▶ [Task item]:
The full listing, written out exactly and without images, is the expected result.

▶ [Source data]:
++++
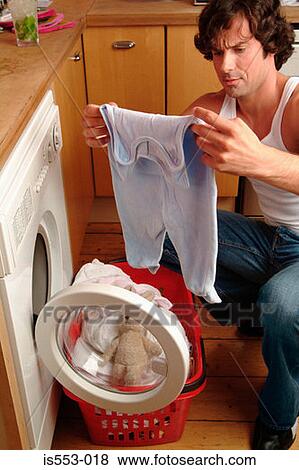 Stock Photo - Father with laundry basket. Fotosearch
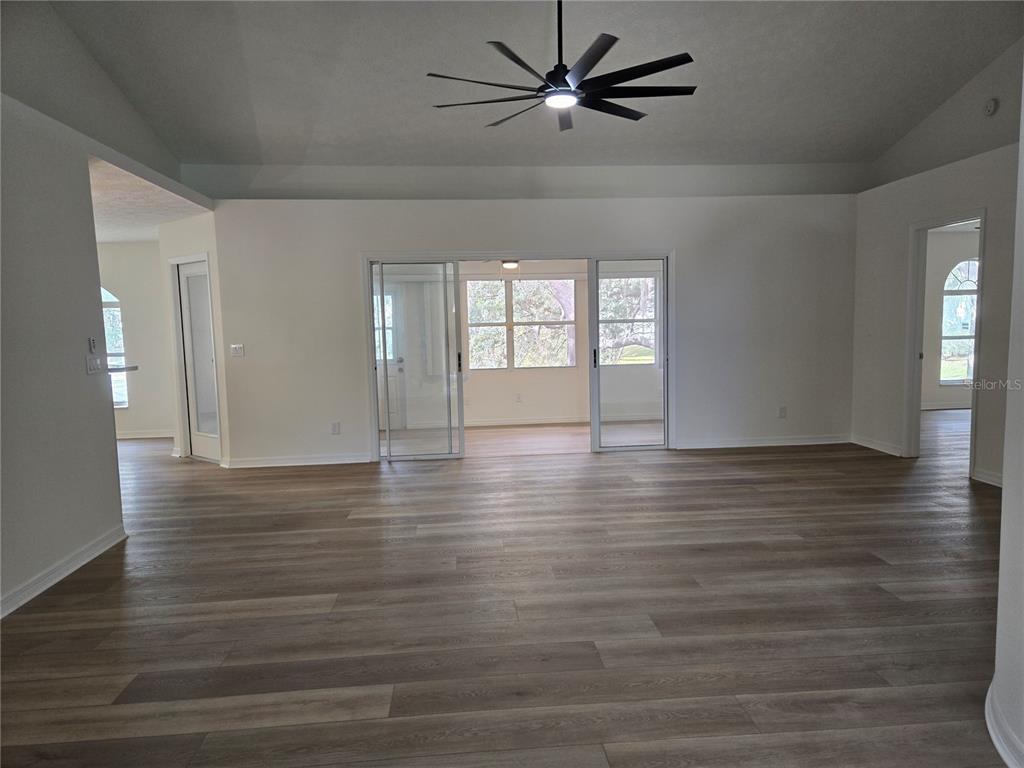 A spacious living room features light wood-look flooring, white walls, and a large ceiling fan — 719 BALMORAL COURT, INVERNESS, FL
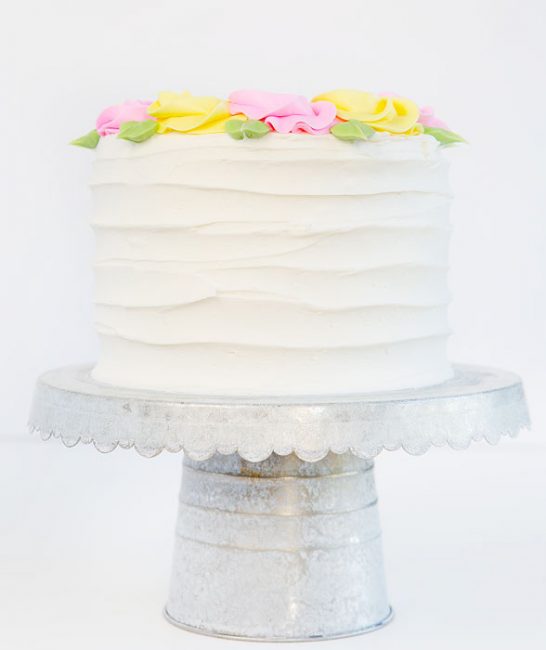 Creating rustic lines on the sides of this cake make for a pretty compostion when adding simple pink and yellow rosettes to the top.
++++
▶ [Written solution]:
 Stock Photo - Father with laundry basket. Fotosearch
 A spacious living room features light wood-look flooring, white walls, and a large ceiling fan — 719 BALMORAL COURT, INVERNESS, FL
 Creating rustic lines on the sides of this cake make for a pretty compostion when adding simple pink and yellow rosettes to the top.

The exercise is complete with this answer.